Furthermore, to guard the confidentiality of people, areas with a inhabitants of lower than 40 individuals should not current within the census profile knowledge and census profile counts are randomly rounded both up or all the way down to a a number of of 5 or 10.
2018 Inhabitants projections
The second knowledge supply is inhabitants projections for provinces and territories49. The nationwide statistical company of Canada develops inhabitants projections by age and intercourse each 5 years for provinces and territories, primarily based on varied assumptions on the inhabitants development. The final projections had been developed in 2018, for 2018 to 2043. The inhabitants projections offers a perspective of the longer term Canadian inhabitants demography in keeping with 9 situations.
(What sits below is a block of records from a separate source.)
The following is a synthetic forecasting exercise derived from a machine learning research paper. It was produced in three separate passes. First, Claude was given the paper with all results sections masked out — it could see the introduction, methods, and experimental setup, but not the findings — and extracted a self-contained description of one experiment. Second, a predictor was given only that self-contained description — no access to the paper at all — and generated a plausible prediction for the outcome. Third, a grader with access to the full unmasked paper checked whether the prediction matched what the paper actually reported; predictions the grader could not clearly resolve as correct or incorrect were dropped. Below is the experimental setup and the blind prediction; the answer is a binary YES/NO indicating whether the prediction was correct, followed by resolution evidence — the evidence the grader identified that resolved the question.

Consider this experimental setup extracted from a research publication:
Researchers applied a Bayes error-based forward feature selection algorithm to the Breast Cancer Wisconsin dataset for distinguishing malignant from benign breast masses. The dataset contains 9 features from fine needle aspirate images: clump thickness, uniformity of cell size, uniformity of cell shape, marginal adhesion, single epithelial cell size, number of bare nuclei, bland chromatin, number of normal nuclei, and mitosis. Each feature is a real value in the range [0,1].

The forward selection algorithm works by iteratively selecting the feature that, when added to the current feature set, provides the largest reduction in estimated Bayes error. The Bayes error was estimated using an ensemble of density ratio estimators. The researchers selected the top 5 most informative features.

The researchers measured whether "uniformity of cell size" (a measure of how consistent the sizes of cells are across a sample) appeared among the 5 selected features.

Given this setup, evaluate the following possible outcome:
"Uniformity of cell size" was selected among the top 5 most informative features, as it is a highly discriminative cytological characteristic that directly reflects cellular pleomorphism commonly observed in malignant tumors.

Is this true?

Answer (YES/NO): NO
Every situation is constructed on assumptions about the principle elements of inhabitants development (fertility, life expectancy at delivery, interprovincial migration, immigration and emigration). 5 medium-growth situations (M1, M2, M3, M4 and M5) replicate completely different inside migration patterns noticed prior to now, low-growth (LG) and high-growth (HG) situations discover both decrease or increased inhabitants development than within the medium-growth situations, and fast-aging (FA) and slow-aging (SA) situations take into account both sooner or slower inhabitants getting older than within the medium-growth situations.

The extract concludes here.